### The exercise:
Find the line that contains "What spatial distance"; then retype it and each line after it, exactly, through the final line of the data below.

======== Stored records ========

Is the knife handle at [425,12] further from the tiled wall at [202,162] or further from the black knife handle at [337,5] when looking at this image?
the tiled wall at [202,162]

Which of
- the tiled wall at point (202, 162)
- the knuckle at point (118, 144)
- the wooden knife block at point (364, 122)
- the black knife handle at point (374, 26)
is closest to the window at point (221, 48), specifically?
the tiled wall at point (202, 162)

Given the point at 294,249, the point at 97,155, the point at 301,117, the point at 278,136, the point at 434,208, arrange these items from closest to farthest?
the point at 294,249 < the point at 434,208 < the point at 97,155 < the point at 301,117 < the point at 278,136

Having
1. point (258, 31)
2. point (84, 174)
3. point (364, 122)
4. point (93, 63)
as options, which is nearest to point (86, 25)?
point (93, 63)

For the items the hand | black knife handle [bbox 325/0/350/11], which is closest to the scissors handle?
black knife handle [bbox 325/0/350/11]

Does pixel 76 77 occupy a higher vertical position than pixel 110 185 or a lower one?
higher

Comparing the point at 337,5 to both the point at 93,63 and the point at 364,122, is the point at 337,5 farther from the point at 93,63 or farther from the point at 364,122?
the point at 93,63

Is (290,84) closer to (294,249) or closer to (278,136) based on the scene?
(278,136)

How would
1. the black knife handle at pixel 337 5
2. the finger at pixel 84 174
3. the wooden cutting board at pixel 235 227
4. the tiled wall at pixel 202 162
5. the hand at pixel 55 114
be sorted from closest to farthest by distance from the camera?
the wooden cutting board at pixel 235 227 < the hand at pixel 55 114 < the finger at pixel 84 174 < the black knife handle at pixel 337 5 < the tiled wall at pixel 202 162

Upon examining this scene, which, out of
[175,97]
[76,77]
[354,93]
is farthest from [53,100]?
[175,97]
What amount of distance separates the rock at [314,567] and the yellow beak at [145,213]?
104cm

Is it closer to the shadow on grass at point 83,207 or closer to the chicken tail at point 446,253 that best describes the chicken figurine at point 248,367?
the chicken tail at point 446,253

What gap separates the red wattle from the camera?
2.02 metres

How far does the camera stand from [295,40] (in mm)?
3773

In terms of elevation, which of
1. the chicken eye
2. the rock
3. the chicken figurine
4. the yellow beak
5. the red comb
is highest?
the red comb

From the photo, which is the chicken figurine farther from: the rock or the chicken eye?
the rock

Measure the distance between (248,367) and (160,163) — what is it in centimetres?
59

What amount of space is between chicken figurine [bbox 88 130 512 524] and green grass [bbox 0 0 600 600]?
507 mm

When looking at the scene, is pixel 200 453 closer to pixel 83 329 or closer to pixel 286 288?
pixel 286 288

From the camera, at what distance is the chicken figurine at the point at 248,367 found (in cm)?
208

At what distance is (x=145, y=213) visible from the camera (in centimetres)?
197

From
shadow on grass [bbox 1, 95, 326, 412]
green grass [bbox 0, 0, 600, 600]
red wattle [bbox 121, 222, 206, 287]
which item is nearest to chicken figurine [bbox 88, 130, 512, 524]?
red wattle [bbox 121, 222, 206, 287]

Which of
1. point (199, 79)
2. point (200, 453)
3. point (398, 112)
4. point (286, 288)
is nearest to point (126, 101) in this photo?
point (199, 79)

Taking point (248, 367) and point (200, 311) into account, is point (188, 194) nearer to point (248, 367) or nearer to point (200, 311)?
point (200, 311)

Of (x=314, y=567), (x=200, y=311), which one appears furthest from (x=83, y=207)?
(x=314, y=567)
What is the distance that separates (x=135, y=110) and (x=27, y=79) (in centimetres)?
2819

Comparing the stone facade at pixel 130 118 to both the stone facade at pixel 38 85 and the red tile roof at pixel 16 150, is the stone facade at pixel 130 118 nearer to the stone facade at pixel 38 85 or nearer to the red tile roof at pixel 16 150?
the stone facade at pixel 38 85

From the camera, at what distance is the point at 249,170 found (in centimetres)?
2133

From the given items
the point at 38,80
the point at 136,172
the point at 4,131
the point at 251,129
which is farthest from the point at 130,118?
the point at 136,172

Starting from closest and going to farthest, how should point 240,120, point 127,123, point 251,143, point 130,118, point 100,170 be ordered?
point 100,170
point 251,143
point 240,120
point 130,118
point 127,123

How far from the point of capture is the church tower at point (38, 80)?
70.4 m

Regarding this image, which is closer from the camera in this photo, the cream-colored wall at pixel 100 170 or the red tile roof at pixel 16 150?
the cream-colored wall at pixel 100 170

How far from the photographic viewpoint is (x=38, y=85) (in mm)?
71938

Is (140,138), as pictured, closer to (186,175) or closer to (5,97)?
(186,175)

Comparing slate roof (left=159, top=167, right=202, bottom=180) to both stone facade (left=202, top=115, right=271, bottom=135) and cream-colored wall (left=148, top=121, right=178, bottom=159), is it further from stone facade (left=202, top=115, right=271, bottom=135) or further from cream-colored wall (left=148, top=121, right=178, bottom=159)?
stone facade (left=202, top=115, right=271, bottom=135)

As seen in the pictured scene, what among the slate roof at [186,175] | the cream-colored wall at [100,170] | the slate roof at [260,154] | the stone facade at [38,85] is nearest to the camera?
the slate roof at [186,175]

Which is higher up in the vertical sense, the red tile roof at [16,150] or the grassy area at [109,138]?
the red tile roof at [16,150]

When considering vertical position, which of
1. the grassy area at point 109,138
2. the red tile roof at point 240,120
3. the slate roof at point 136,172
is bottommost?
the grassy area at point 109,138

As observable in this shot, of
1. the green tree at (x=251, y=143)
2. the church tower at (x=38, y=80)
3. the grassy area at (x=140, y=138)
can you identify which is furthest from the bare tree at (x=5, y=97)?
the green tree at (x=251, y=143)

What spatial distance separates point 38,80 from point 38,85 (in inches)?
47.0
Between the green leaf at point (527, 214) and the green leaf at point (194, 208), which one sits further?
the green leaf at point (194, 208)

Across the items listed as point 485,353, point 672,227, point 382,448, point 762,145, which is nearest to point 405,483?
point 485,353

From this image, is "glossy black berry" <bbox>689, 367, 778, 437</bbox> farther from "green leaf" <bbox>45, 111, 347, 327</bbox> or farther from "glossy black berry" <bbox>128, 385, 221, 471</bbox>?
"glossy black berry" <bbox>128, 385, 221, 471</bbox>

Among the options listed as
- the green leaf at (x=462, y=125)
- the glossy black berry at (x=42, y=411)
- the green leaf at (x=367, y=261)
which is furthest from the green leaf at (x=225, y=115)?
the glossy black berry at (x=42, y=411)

========

### Expected output:
What spatial distance separates point 38,80 from point 38,85 (in inches)?
47.0
Between the green leaf at point (527, 214) and the green leaf at point (194, 208), which one sits further?
the green leaf at point (194, 208)

Across the items listed as point 485,353, point 672,227, point 382,448, point 762,145, which is nearest to point 405,483?
point 485,353

From this image, is "glossy black berry" <bbox>689, 367, 778, 437</bbox> farther from "green leaf" <bbox>45, 111, 347, 327</bbox> or farther from "glossy black berry" <bbox>128, 385, 221, 471</bbox>?
"glossy black berry" <bbox>128, 385, 221, 471</bbox>

Among the options listed as
- the green leaf at (x=462, y=125)
- the glossy black berry at (x=42, y=411)
- the green leaf at (x=367, y=261)
which is furthest from the green leaf at (x=225, y=115)?
the glossy black berry at (x=42, y=411)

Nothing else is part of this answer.